--- start TASK INPUT ---
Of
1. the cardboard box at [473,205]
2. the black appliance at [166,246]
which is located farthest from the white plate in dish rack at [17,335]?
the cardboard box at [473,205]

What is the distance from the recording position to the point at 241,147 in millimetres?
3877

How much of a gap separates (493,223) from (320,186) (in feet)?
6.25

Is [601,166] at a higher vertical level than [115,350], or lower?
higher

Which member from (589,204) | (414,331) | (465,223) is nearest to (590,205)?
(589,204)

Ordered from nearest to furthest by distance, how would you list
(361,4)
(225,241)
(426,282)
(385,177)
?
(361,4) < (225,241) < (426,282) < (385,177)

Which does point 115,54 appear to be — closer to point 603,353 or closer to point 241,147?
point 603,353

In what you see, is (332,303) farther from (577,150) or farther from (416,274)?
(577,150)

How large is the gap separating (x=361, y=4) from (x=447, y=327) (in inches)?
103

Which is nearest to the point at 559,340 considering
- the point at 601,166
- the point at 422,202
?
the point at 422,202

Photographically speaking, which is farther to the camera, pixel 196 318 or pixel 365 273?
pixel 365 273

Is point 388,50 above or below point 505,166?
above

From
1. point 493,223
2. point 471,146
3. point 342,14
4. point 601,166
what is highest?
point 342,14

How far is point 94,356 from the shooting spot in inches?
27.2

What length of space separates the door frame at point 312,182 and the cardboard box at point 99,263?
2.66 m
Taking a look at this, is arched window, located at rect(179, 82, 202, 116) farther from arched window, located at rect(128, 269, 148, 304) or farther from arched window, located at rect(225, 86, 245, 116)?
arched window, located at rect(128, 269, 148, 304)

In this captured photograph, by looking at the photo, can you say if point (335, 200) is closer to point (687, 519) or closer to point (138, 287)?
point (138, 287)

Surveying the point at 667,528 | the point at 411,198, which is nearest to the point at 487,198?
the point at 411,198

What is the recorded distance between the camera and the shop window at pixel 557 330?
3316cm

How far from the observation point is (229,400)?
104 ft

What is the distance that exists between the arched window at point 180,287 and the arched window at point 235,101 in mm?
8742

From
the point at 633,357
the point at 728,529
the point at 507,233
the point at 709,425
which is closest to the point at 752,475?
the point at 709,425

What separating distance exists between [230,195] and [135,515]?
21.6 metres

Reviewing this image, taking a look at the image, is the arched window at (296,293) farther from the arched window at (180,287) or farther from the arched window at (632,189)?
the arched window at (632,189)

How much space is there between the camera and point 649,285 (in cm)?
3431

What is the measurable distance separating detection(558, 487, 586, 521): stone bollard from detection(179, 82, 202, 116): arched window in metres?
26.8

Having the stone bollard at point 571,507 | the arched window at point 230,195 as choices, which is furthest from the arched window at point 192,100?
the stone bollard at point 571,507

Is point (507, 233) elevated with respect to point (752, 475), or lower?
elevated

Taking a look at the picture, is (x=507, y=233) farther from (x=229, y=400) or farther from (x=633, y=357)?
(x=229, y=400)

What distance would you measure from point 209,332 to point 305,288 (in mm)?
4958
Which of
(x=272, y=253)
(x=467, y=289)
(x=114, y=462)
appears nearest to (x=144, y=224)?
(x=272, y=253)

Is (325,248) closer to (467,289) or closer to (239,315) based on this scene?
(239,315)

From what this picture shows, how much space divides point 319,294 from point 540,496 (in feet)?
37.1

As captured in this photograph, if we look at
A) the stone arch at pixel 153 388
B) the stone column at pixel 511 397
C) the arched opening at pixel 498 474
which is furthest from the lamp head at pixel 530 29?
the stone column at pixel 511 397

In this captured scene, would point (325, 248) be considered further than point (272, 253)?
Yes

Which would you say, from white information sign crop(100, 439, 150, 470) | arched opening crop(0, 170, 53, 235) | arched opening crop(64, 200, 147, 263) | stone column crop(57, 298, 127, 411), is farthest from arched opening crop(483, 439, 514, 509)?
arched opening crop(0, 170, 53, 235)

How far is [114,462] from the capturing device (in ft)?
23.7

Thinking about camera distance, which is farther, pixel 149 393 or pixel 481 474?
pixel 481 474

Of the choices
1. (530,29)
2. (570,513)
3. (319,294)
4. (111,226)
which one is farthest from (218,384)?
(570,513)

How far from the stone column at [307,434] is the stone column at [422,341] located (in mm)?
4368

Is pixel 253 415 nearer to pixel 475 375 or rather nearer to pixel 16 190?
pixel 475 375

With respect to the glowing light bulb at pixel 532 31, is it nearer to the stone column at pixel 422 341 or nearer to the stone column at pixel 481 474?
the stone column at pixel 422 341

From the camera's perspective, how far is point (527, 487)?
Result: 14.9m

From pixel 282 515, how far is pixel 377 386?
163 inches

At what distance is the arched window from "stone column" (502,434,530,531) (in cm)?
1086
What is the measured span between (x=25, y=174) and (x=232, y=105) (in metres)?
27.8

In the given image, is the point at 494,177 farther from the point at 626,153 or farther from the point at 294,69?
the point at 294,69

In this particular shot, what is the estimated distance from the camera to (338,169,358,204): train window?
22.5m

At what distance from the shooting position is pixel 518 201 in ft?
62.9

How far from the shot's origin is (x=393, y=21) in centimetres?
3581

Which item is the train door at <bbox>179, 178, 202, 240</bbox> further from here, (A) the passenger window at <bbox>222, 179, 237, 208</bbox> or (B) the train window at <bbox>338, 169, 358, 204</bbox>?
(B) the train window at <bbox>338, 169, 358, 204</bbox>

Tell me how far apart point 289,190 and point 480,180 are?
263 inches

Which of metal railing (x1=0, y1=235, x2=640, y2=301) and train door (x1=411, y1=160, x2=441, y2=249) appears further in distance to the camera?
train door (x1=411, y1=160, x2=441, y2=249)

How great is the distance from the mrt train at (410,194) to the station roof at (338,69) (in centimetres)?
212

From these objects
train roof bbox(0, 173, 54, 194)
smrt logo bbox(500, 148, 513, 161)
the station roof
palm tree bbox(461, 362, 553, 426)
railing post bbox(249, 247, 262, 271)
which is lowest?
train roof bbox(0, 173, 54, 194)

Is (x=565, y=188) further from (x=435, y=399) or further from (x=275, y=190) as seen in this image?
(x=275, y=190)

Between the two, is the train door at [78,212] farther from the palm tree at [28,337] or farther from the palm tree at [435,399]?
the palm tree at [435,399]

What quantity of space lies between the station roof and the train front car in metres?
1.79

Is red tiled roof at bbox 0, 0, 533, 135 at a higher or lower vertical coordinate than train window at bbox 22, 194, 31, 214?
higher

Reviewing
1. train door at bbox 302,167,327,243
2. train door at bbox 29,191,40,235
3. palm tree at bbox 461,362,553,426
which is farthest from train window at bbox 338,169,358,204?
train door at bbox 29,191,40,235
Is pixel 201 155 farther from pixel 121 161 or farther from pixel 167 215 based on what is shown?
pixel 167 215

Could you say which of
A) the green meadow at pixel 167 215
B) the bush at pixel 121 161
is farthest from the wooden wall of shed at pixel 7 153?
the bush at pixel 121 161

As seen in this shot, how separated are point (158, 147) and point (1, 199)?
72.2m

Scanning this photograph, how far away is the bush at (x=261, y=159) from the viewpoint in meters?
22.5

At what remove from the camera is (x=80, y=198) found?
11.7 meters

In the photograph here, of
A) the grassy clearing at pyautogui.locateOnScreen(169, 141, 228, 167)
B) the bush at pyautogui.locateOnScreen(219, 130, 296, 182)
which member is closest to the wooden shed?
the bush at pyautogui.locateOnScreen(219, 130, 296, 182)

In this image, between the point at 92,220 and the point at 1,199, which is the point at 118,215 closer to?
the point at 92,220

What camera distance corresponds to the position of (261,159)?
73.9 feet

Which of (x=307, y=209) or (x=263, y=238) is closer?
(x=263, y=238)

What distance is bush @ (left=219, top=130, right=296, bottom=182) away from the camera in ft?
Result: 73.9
--- end TASK INPUT ---
-- DIRECTIONS FOR THIS TASK --
Copy out all of the data above word for word, every line in its original order.

-- REPLY --
Of
1. the cardboard box at [473,205]
2. the black appliance at [166,246]
which is located farthest from the white plate in dish rack at [17,335]?
the cardboard box at [473,205]

What is the distance from the recording position to the point at 241,147 in millimetres?
3877

How much of a gap separates (493,223) from (320,186) (in feet)?
6.25

Is [601,166] at a higher vertical level than [115,350], or lower?
higher

Which member from (589,204) | (414,331) | (465,223) is nearest to (590,205)?
(589,204)

Ordered from nearest to furthest by distance, how would you list
(361,4)
(225,241)
(426,282)
(385,177)
?
(361,4) < (225,241) < (426,282) < (385,177)

Which does point 115,54 appear to be — closer to point 603,353 or closer to point 241,147?
point 603,353

In what you see, is (332,303) farther from (577,150) or farther from (416,274)?
(577,150)

How large is the gap separating (x=361, y=4) from (x=447, y=327) (in inches)?
103

Which is nearest to the point at 559,340 considering
- the point at 601,166
- the point at 422,202
?
the point at 422,202

Photographically speaking, which is farther to the camera, pixel 196 318 or pixel 365 273?
pixel 365 273

Is point 388,50 above or below point 505,166?
above

From
1. point 493,223
2. point 471,146
3. point 342,14
4. point 601,166
what is highest?
point 342,14

How far is point 94,356 from the shooting spot in inches?
27.2

What length of space separates the door frame at point 312,182 and the cardboard box at point 99,263?
2.66 m
Taking a look at this, is arched window, located at rect(179, 82, 202, 116) farther from arched window, located at rect(128, 269, 148, 304) or farther from arched window, located at rect(225, 86, 245, 116)?
arched window, located at rect(128, 269, 148, 304)

In this captured photograph, by looking at the photo, can you say if point (335, 200) is closer to point (687, 519) or closer to point (138, 287)?
point (138, 287)

Surveying the point at 667,528 | the point at 411,198, which is nearest to the point at 487,198?
the point at 411,198

What is the recorded distance between the camera and the shop window at pixel 557 330?
3316cm

How far from the observation point is (229,400)?
104 ft

What is the distance that exists between the arched window at point 180,287 and the arched window at point 235,101 in mm?
8742

From
the point at 633,357
the point at 728,529
the point at 507,233
the point at 709,425
which is closest to the point at 752,475?
the point at 709,425

What separating distance exists between [230,195] and [135,515]?
21.6 metres

Reviewing this image, taking a look at the image, is the arched window at (296,293) farther from the arched window at (180,287) or farther from the arched window at (632,189)?
the arched window at (632,189)

How much space is there between the camera and point 649,285 (in cm)?
3431

What is the measurable distance separating detection(558, 487, 586, 521): stone bollard from detection(179, 82, 202, 116): arched window in metres?
26.8

Having the stone bollard at point 571,507 | the arched window at point 230,195 as choices, which is furthest from the arched window at point 192,100?
the stone bollard at point 571,507

Is point (507, 233) elevated with respect to point (752, 475), or lower?
elevated

Taking a look at the picture, is (x=507, y=233) farther from (x=229, y=400) or farther from (x=633, y=357)?
(x=229, y=400)

What distance would you measure from point 209,332 to point 305,288 (in mm)?
4958
Which of
(x=272, y=253)
(x=467, y=289)
(x=114, y=462)
appears nearest to (x=144, y=224)?
(x=272, y=253)

Is (325,248) closer to (467,289) or closer to (239,315) based on this scene?
(239,315)

From what this picture shows, how much space divides point 319,294 from point 540,496 (in feet)?
37.1

As captured in this photograph, if we look at
A) the stone arch at pixel 153 388
B) the stone column at pixel 511 397
C) the arched opening at pixel 498 474
which is furthest from the lamp head at pixel 530 29?
the stone column at pixel 511 397

In this captured scene, would point (325, 248) be considered further than point (272, 253)?
Yes

Which would you say, from white information sign crop(100, 439, 150, 470) | arched opening crop(0, 170, 53, 235) | arched opening crop(64, 200, 147, 263) | stone column crop(57, 298, 127, 411), is farthest from arched opening crop(483, 439, 514, 509)?
arched opening crop(0, 170, 53, 235)

How far is [114,462] from the capturing device (in ft)?
23.7

Thinking about camera distance, which is farther, pixel 149 393 or pixel 481 474?
pixel 481 474

Of the choices
1. (530,29)
2. (570,513)
3. (319,294)
4. (111,226)
which one is farthest from (218,384)?
(570,513)

How far from the stone column at [307,434] is the stone column at [422,341] located (in mm)?
4368

Is pixel 253 415 nearer to pixel 475 375 or rather nearer to pixel 16 190?
pixel 475 375

With respect to the glowing light bulb at pixel 532 31, is it nearer to the stone column at pixel 422 341 or nearer to the stone column at pixel 481 474?
the stone column at pixel 422 341

From the camera's perspective, how far is point (527, 487)?
Result: 14.9m

From pixel 282 515, how far is pixel 377 386?
163 inches

At what distance is the arched window from "stone column" (502,434,530,531) (in cm)?
1086
What is the measured span between (x=25, y=174) and (x=232, y=105) (in metres)?
27.8

In the given image, is the point at 494,177 farther from the point at 626,153 or farther from the point at 294,69?
the point at 294,69

In this particular shot, what is the estimated distance from the camera to (338,169,358,204): train window?
22.5m

At what distance from the shooting position is pixel 518 201 in ft?
62.9

How far from the shot's origin is (x=393, y=21) in centimetres?
3581

Which item is the train door at <bbox>179, 178, 202, 240</bbox> further from here, (A) the passenger window at <bbox>222, 179, 237, 208</bbox> or (B) the train window at <bbox>338, 169, 358, 204</bbox>?
(B) the train window at <bbox>338, 169, 358, 204</bbox>

Tell me how far apart point 289,190 and point 480,180 are?
263 inches

Which of metal railing (x1=0, y1=235, x2=640, y2=301) and train door (x1=411, y1=160, x2=441, y2=249) appears further in distance to the camera?
train door (x1=411, y1=160, x2=441, y2=249)

How great is the distance from the mrt train at (410,194) to the station roof at (338,69) (in centimetres)?
212

From these objects
train roof bbox(0, 173, 54, 194)
smrt logo bbox(500, 148, 513, 161)
the station roof
palm tree bbox(461, 362, 553, 426)
railing post bbox(249, 247, 262, 271)
which is lowest?
train roof bbox(0, 173, 54, 194)

Is (x=565, y=188) further from (x=435, y=399) or further from (x=275, y=190) as seen in this image?
(x=275, y=190)

Between the two, is the train door at [78,212] farther from the palm tree at [28,337] or farther from the palm tree at [435,399]?
the palm tree at [435,399]

What quantity of space lies between the station roof and the train front car in metres?
1.79

Is red tiled roof at bbox 0, 0, 533, 135 at a higher or lower vertical coordinate than train window at bbox 22, 194, 31, 214?
higher

Reviewing
1. train door at bbox 302,167,327,243
2. train door at bbox 29,191,40,235
3. palm tree at bbox 461,362,553,426
which is farthest from train window at bbox 338,169,358,204?
train door at bbox 29,191,40,235
Is pixel 201 155 farther from pixel 121 161 or farther from pixel 167 215 based on what is shown?
pixel 167 215

Could you say which of
A) the green meadow at pixel 167 215
B) the bush at pixel 121 161
is farthest from the wooden wall of shed at pixel 7 153?
the bush at pixel 121 161

As seen in this shot, how separated are point (158, 147) and point (1, 199)?
72.2m

Scanning this photograph, how far away is the bush at (x=261, y=159) from the viewpoint in meters?
22.5

At what remove from the camera is (x=80, y=198) found?
11.7 meters

In the photograph here, of
A) the grassy clearing at pyautogui.locateOnScreen(169, 141, 228, 167)
B) the bush at pyautogui.locateOnScreen(219, 130, 296, 182)
which member is closest to the wooden shed?
the bush at pyautogui.locateOnScreen(219, 130, 296, 182)

In this image, between the point at 92,220 and the point at 1,199, which is the point at 118,215 closer to?
the point at 92,220

What camera distance corresponds to the position of (261,159)?
73.9 feet

Which of (x=307, y=209) or (x=263, y=238) is closer?
(x=263, y=238)

What distance is bush @ (left=219, top=130, right=296, bottom=182) away from the camera in ft?
Result: 73.9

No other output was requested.